How about making your own?


----------



## bear grylls junior (Dec 20, 2010)

i told you i have no money and i want an ergo design its my dream they look so fun


----------



## Hrawk (Oct 25, 2010)

Weren't you saying all weekend how you had your heart set on rushing out on Monday and buying a jigsaw and other tools to start making them?

I guess there was something you wanted even more then









If someone was to offer you a frame, are you able to cover postage costs ?


----------



## bear grylls junior (Dec 20, 2010)

well know i wouldnt i not forcing anyone


----------



## SlingMan (Jul 4, 2010)

I think you're looking for something for nothing
and hoping there's a sucker that will fall for it.









I call it like I see it.

Go get a job and buy a sling shot.

It's rude to even ask such a question the way you're approaching it.

Geez!!!


----------



## jmplsnt (Jan 1, 2010)

I haven't been to Australia before, but in viewing various television programs I have seen several trees. Trees have forks in their branches. Why don't you go cut yourself a fork and dry it in the microwave?

In the past I have sent forks to several people as gifts, with nothing expected or wanted in return. These were to help those who later moved on to help themselves and more importantly, others with the same mindset.

The people making ergos on this site love what they do, but they also love to pay their bills. Materials, time, and labour are not free, nor is postage halfway around the world. Postage to Europe makes me not want to send stuff over there half the time.

Go buy yourself a coping saw and I'm certain there are some pallet boards laying around somewhere no one would mind your scrounging. You may not think of this as an important time, but this is where you will decide if you are going to mature into a man or continue upon your present path as a loyal devotee of a socialist nanny state. From what I'm seeing circumstances favor the latter.

You'll win my respect by at least trying. Can't you do that, or is it too much effort?

shame, shame, shame


----------



## PJB21 (Nov 1, 2010)

go to the dump yard and find an old table/chair/door/choppingboard etc just a bit of wood really, get a basic handsaw such as a coping saw use a bit of sandpaper and you can make your own, cut and sand it so it fits your hand great, just sketch out a basic design based on what you can see here. its not that hard, if you really want one then you'll do it. asking people for freebies isnt the way forward, and some people get quite offended. make something and build friendships with people on the forum before you get anything for free.


----------



## dragonmaster (Dec 24, 2009)

Ive made frames with just a saw blade and sand paper from old palet wood and they shoot very well.


----------



## Dayhiker (Mar 13, 2010)

Bear, I'm not offended by your asking for a slingshot. And I don't think asking for a fork makes you a socialist. But even though I could make you a frame without too much trouble, I wouldn't. First of all, I don't know how old you are. If you are very young, I can understand where you are coming from, but if you are over the age of 12, then you should be ready to make your own. When someone gives you something that you are quite capable of getting for yourself, they are spoiling you.
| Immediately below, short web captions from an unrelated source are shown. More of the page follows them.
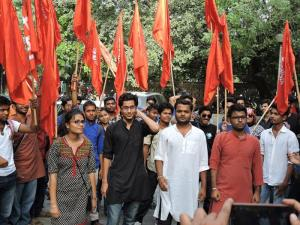 DUSU Elections 2015: ABVP, NSUI,AISA,CYSS declare their candidates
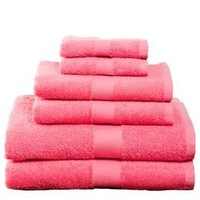 6 Piece Towel Set, Deep Pink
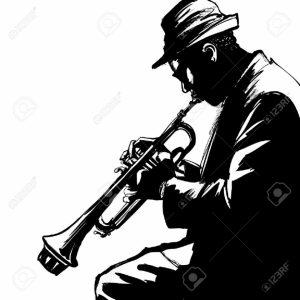 ジャズセッションイメージ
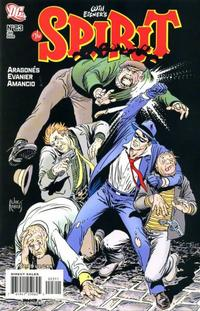 Cover Thumbnail for The Spirit (DC, 2007 series) #23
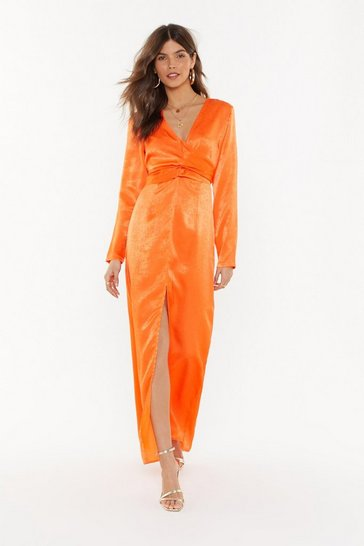 Womens Orange Maxi Tie Waist Plunge Dress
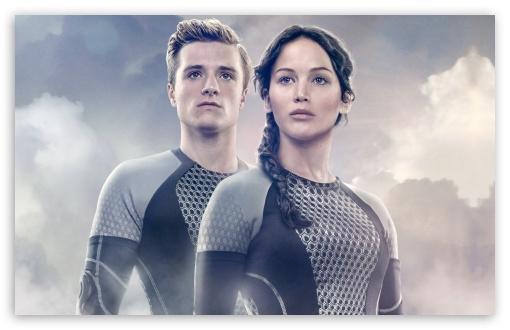 Download Jennifer Lawrence as Katniss Everdeen and... UltraHD Wallpaper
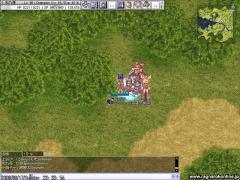 screenfenrir20080824 (1)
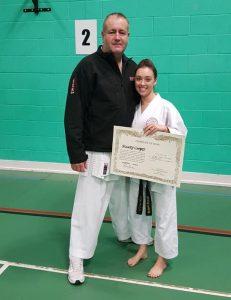 GKR Karate Gradings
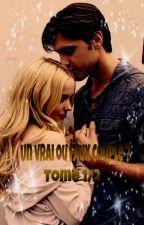 Un faux ou vrai couple ? Tome 1/2 by Aurorekiss15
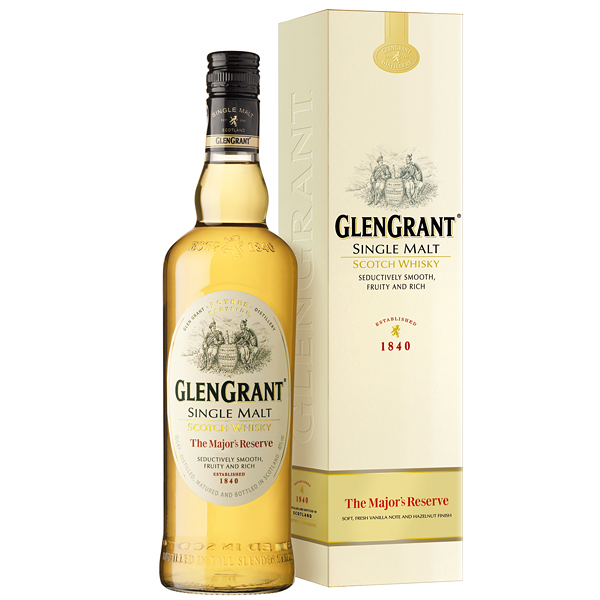 GlenGrant The Major's Reserve 70cl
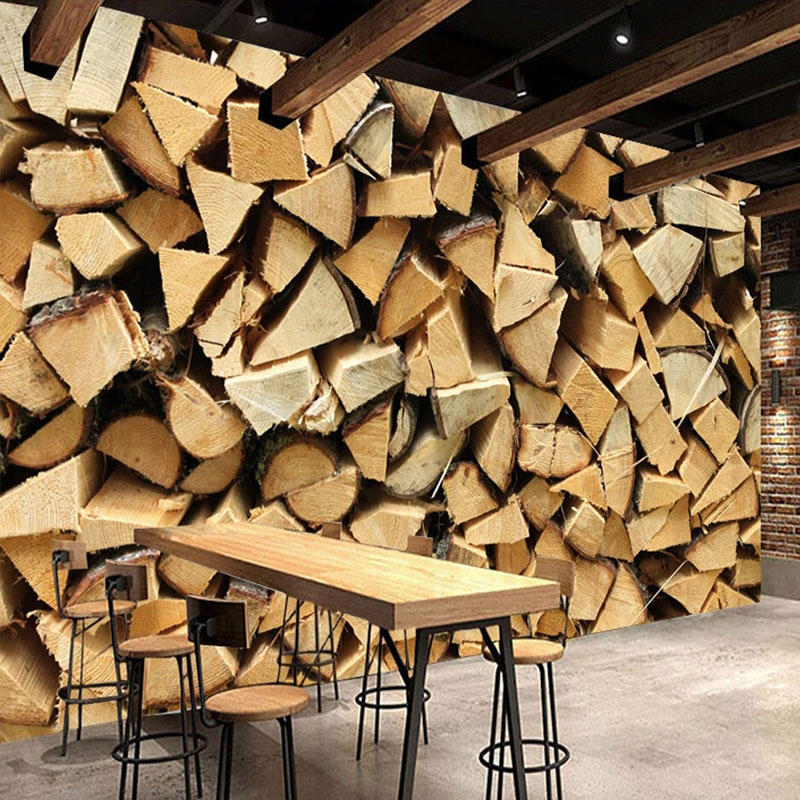 Custom Any Size Mural Wallpaper Modern Creative Wood Texture Wall Painting Restaurant Cafe Background Wall Papers For Walls 3 D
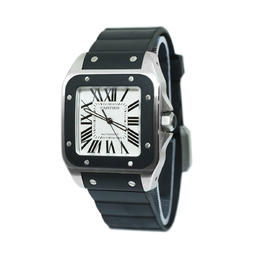 CARTIER SANTOS 100XL RUBBER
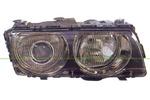 Reflektor PRASCO BM0984903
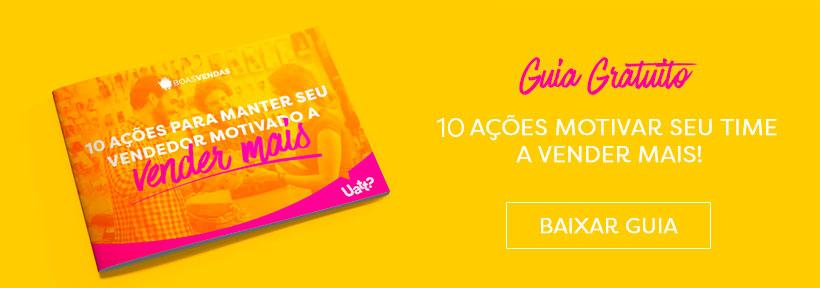 http://confeccoessantacatarina.com.br/saldos-ponta-de-estoque/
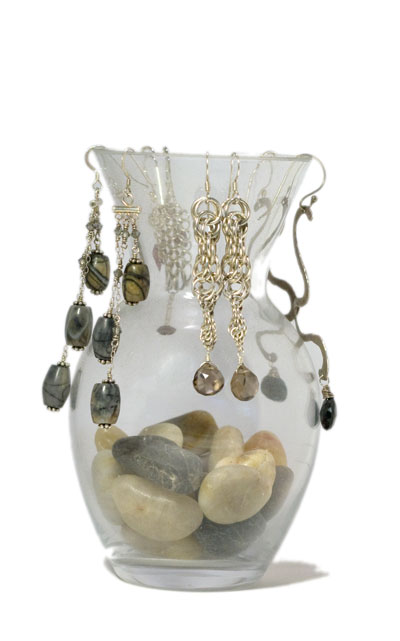 Store Earrings on a Bud Vase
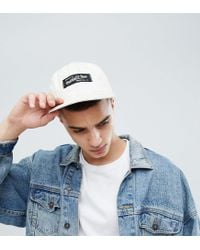 Mitchell   Ness 110 Baseball Cap Exclusive To Asos in Natural for ... cee01de2298a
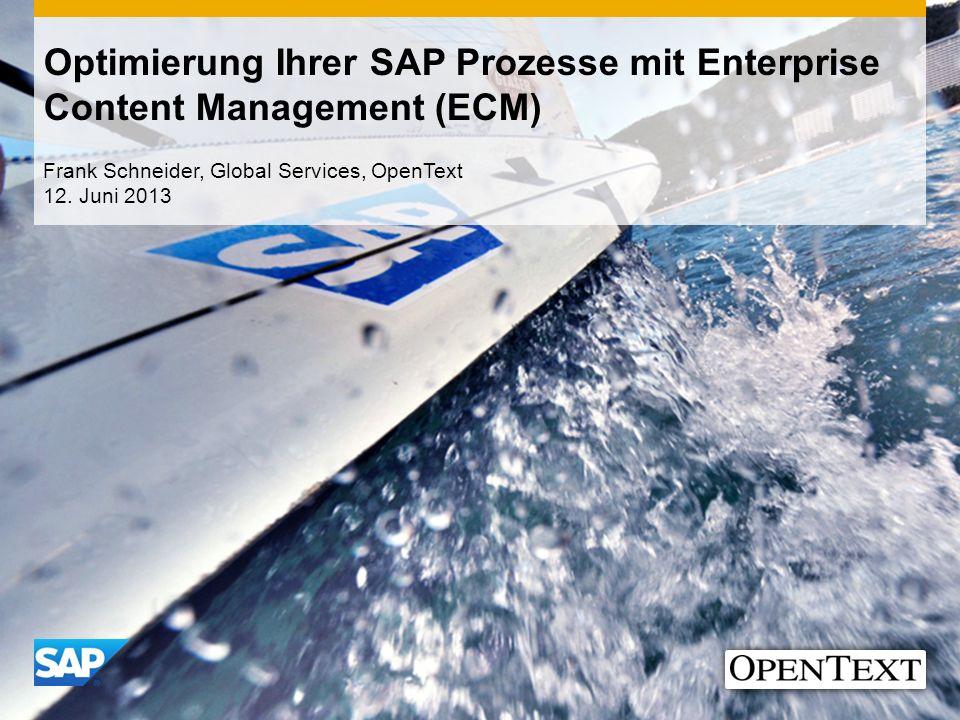 Optimierung Ihrer SAP Prozesse mit Enterprise Content Management (ECM)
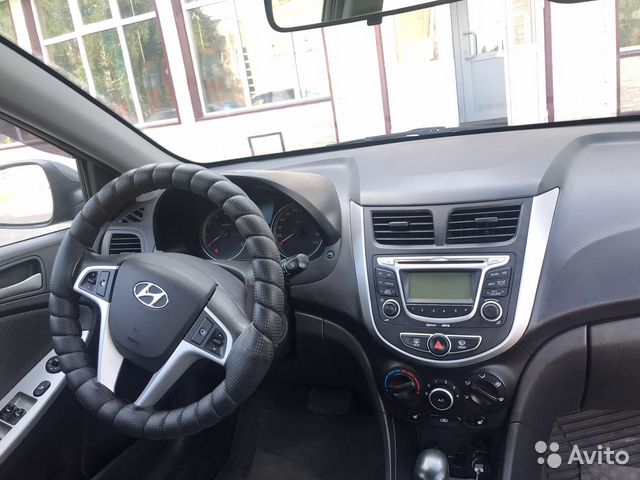 Hyundai Solaris, 2013  89620773167 купить 4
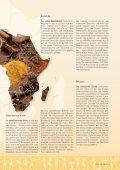 Fairer Genuss - Compass Group - Seite 5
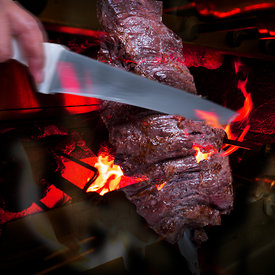 Composite Image for Galeto Brazilian Steakhouse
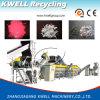 Het Opeenhopen zich van de Plastic Film van het afval Machine/Agglomerator/Pers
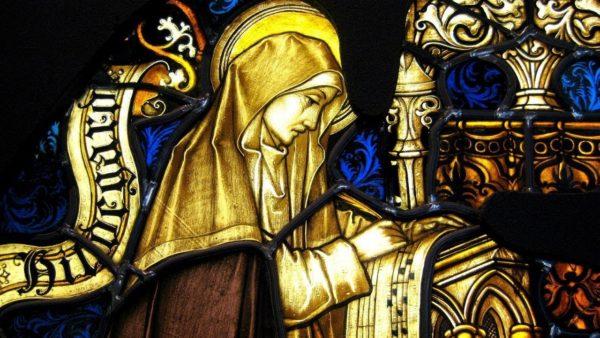 Hildegard van Bingen: femina universalis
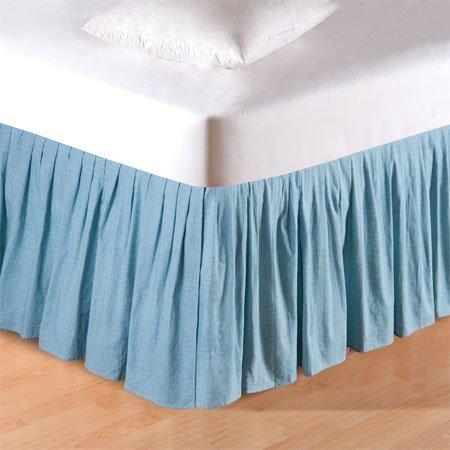 Aegean Grid Queen Bedskirt
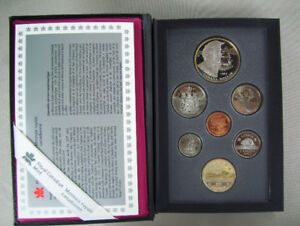 Canadian Mint Silver Dollar Proof Coin Set - 1995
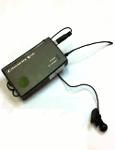 "Commande Micro HF Senheiser type ""micro cravate"" 800 MHz"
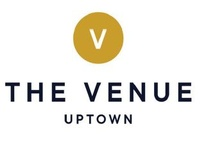 The Venue Uptown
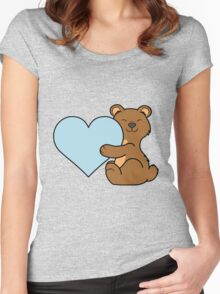Valentine's Day Brown Bear with Light Blue Heart Women's Fitted Scoop T-Shirt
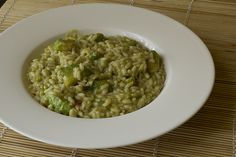 Risotto all'avocado e rum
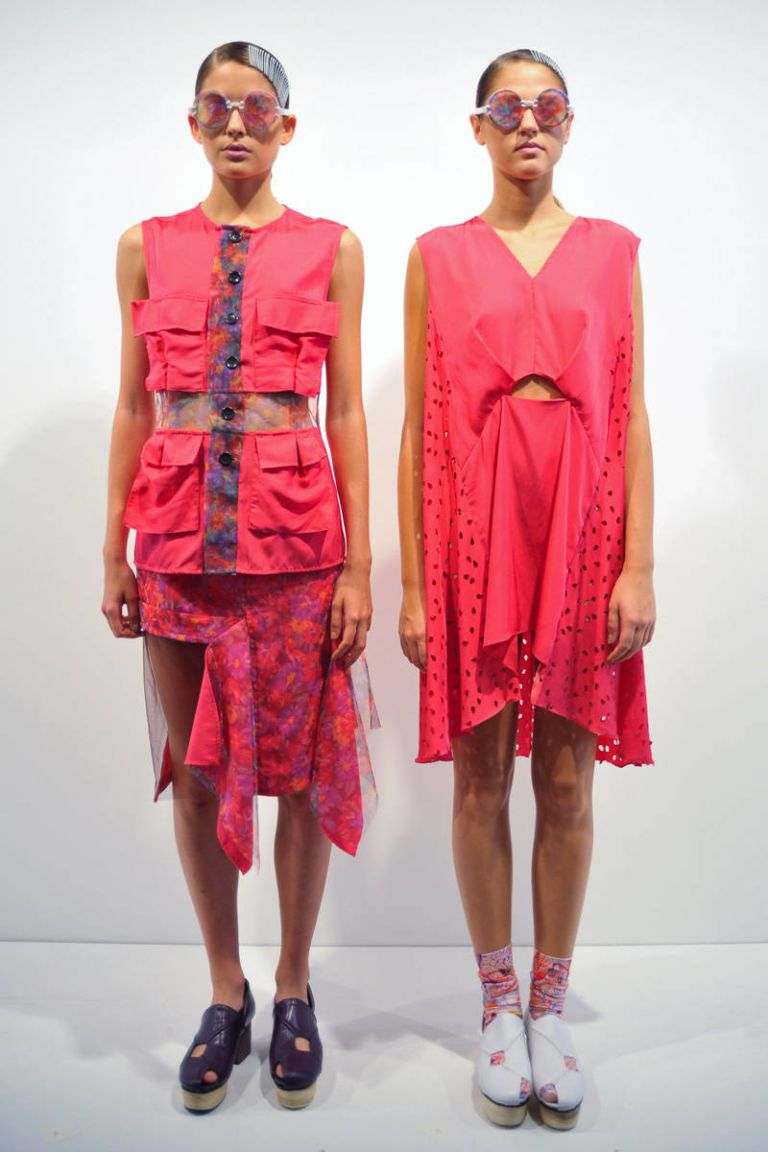 Not by Jenny Lai Spring 2013 Ready-to-Wear Photos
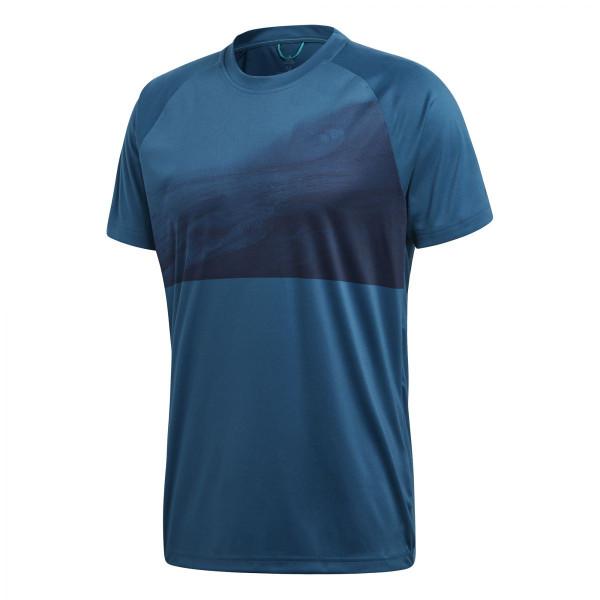 Pánské tričko adidasPerformance Ampli Tee 3 - foto 6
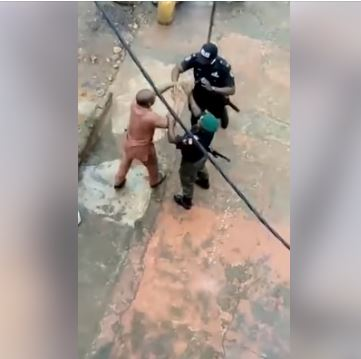 Police officers beating lawyer in Anambra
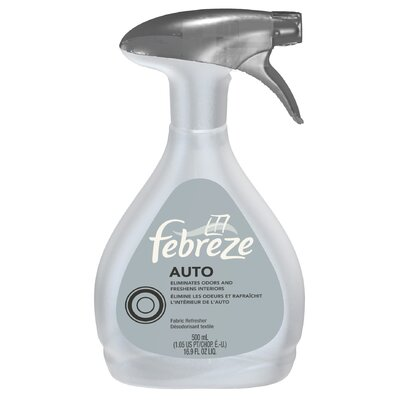 Febreeze 16.9 Oz Auto Fabric Refresher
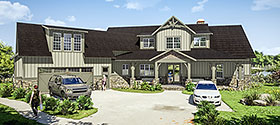 Farmhouse , Traditional House Plan 78502 with 5 Beds, 6 Baths, 2 Car Garage Elevation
You see, the person who gives you a frame has spoiled your fun. There are two ways for you to get the slingshot you want: (1) Save your money and when you have enough, buy it. This in itself is an accomplishment that will add great value to your new possession, for the sacrifice and patience you put in to get it makes it so. (2) You can hunt in the woods for the right tree fork -- one that has the ergonomic qualities you prize, or at least looks like you could easily customize it with your pocket knife. This add loads of value because being able to shoot a slingshot is only half the fun -- making it yourself, too, more than doubles the fun.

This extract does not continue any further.